▸ **Votre objectif**: Donnez le nombre de lignes ci-dessous qui contiennent le mot « faucet », et rien d'autre.

Enregistrements du jeu de données
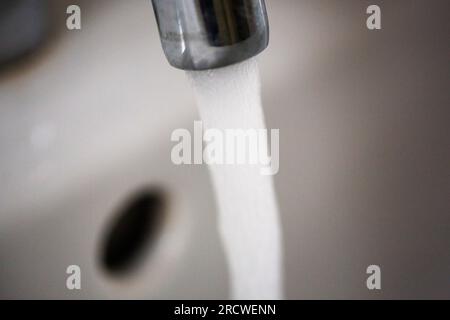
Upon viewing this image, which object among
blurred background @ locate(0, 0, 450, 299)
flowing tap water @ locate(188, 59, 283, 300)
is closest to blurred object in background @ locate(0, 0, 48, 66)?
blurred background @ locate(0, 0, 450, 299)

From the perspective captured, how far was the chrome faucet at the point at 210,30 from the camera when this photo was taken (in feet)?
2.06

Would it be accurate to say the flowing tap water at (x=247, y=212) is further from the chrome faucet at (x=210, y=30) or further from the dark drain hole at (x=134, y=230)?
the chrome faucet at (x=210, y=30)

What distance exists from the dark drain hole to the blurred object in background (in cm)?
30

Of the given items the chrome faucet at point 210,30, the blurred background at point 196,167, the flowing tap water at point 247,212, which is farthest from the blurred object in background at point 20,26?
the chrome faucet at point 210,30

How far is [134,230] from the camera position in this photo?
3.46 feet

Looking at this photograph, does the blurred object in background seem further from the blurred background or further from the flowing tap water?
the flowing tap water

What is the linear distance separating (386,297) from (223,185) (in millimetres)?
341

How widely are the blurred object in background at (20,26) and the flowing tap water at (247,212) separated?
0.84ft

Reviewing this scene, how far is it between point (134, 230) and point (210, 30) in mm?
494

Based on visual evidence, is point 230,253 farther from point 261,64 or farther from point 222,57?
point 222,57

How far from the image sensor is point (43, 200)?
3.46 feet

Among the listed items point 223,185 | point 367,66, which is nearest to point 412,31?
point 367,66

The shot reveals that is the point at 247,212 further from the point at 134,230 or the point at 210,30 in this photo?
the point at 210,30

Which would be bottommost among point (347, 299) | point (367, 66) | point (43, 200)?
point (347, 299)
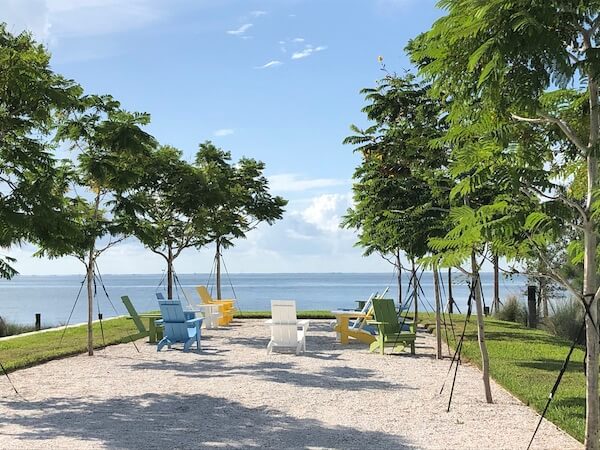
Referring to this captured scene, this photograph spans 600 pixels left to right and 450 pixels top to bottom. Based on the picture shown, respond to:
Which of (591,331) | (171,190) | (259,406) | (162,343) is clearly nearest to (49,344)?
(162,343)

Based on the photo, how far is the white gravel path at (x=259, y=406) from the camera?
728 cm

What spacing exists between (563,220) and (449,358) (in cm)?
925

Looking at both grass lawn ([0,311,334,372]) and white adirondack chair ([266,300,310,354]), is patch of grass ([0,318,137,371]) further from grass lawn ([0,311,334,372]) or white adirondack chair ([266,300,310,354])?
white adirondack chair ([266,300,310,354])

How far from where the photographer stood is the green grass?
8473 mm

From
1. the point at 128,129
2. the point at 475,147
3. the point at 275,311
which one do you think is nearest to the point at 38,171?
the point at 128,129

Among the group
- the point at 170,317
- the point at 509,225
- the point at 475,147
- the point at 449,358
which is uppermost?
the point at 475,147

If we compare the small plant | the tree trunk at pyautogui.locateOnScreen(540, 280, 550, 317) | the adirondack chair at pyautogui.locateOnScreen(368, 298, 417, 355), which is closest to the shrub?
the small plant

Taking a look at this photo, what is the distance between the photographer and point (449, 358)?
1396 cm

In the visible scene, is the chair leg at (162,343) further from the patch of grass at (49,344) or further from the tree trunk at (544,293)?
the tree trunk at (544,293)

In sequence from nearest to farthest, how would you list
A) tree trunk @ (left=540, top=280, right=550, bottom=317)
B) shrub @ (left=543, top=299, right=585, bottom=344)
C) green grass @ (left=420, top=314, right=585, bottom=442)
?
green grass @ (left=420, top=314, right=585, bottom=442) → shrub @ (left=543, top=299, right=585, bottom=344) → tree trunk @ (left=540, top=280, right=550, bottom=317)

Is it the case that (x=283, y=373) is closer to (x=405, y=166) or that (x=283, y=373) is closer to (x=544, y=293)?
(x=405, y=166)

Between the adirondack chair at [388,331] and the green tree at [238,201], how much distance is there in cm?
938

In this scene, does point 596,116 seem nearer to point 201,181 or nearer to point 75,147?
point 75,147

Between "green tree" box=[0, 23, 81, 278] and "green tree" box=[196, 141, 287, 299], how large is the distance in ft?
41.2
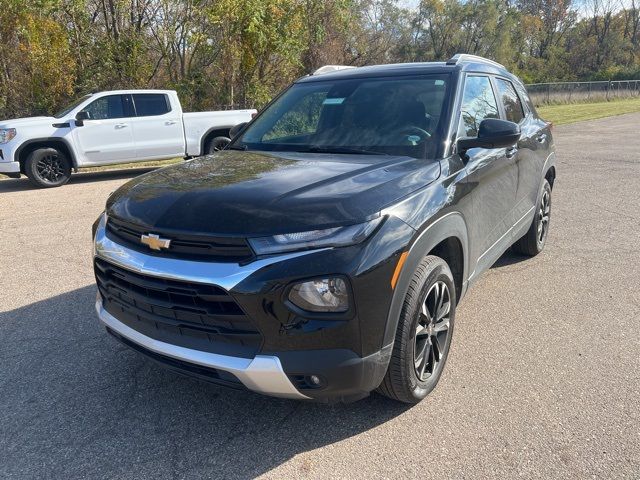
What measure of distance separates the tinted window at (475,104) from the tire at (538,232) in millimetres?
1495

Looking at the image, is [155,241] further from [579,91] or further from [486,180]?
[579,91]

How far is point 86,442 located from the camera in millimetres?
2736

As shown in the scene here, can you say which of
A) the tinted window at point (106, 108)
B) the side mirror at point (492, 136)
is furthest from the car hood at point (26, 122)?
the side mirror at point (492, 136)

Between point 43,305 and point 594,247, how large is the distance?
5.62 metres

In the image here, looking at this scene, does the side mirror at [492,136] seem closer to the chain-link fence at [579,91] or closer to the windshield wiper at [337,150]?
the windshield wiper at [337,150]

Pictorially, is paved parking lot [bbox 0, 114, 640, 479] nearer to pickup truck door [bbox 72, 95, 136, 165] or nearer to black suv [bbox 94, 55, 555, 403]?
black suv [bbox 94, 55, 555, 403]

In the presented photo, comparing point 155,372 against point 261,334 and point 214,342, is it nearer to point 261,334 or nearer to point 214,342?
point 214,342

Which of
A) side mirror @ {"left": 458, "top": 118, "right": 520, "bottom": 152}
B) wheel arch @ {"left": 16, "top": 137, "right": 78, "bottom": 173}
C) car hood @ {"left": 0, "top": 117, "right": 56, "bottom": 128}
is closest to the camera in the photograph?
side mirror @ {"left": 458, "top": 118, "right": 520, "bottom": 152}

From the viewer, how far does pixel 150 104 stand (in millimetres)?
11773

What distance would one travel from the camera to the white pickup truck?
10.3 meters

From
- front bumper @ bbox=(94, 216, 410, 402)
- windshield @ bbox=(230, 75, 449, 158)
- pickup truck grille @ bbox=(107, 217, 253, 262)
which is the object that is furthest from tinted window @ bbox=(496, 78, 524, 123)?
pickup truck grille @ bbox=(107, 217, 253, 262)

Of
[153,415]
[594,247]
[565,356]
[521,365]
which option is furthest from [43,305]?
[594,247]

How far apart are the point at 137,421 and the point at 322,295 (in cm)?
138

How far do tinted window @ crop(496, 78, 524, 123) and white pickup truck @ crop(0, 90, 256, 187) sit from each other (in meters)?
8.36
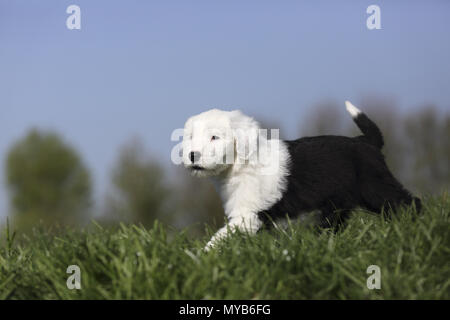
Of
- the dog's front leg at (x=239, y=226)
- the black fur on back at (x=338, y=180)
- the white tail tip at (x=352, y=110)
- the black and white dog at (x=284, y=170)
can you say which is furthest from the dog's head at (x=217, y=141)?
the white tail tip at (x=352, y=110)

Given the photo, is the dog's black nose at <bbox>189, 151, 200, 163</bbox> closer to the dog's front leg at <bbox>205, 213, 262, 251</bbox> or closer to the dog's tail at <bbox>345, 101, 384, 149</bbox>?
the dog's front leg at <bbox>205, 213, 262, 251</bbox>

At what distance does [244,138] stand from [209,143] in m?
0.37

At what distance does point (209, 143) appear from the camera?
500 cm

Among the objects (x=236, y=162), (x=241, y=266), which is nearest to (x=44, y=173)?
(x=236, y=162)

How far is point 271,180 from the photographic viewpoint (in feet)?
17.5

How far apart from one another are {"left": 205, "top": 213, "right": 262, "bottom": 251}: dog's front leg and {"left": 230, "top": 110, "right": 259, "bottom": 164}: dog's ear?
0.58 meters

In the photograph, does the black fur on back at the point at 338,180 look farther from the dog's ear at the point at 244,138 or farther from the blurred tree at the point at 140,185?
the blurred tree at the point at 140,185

...

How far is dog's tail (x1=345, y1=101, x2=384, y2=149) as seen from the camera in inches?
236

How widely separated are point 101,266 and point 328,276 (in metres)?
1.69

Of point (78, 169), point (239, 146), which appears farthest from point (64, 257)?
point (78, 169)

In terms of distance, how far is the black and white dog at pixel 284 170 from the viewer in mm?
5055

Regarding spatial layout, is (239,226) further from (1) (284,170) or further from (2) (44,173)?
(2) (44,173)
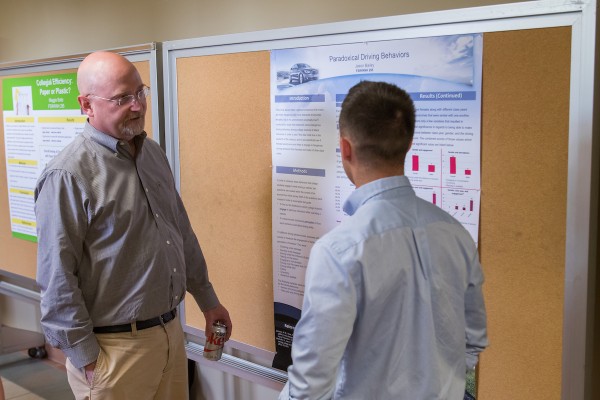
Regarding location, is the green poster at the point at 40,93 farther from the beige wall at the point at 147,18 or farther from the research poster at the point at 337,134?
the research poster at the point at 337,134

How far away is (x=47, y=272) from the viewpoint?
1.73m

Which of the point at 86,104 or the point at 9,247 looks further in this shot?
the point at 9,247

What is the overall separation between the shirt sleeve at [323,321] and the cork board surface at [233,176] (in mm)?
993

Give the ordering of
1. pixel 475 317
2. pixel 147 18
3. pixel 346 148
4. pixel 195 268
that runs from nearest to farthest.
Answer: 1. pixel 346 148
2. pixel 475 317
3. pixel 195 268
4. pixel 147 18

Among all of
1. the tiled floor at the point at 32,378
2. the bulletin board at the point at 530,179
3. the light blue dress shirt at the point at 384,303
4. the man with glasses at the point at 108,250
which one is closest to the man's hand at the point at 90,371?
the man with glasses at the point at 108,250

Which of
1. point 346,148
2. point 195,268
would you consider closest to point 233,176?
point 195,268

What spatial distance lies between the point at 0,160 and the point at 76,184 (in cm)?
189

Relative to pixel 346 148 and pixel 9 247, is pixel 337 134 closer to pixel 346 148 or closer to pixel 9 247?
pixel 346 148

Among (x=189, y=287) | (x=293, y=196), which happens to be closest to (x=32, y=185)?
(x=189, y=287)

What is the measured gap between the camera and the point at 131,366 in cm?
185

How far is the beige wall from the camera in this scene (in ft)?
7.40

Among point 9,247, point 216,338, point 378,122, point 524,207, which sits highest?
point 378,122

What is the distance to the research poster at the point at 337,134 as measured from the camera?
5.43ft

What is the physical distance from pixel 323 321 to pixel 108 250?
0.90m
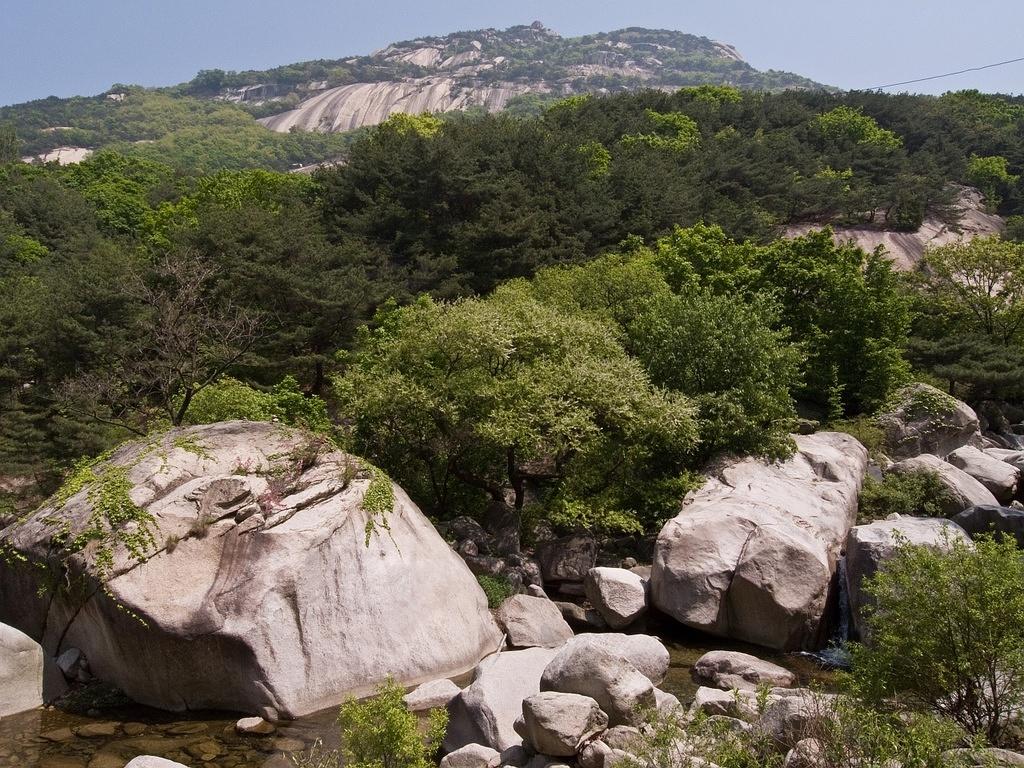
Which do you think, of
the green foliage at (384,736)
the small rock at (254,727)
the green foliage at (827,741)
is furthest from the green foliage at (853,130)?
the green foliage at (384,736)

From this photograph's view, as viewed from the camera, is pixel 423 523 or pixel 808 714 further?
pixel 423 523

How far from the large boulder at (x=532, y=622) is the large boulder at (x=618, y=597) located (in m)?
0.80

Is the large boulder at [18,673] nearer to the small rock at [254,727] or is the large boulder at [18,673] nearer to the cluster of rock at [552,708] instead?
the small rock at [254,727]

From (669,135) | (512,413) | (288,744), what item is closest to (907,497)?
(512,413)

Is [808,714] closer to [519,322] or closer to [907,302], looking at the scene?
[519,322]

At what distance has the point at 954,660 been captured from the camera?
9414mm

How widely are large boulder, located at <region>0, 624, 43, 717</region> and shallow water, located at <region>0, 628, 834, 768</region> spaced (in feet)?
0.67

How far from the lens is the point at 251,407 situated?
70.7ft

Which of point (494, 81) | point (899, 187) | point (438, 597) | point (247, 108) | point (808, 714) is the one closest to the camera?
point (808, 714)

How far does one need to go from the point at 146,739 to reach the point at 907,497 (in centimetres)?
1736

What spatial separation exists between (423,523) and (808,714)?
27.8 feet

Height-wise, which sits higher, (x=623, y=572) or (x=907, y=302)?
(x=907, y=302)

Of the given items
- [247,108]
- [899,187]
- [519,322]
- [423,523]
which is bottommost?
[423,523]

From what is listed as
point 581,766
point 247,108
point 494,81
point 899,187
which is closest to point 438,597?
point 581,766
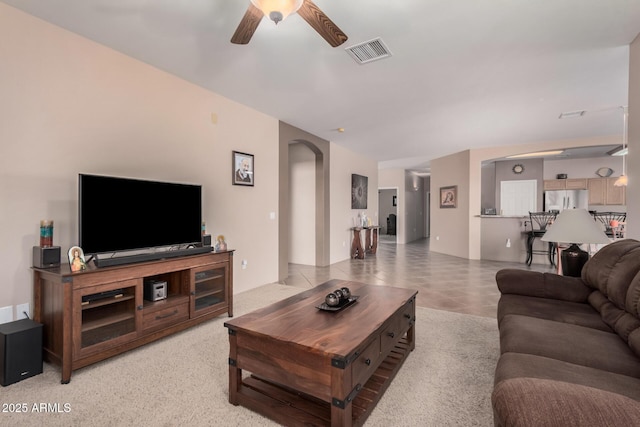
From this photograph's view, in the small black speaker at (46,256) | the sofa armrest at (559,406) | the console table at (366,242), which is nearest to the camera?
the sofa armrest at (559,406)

▸ **Résultat de l'exercice**: 5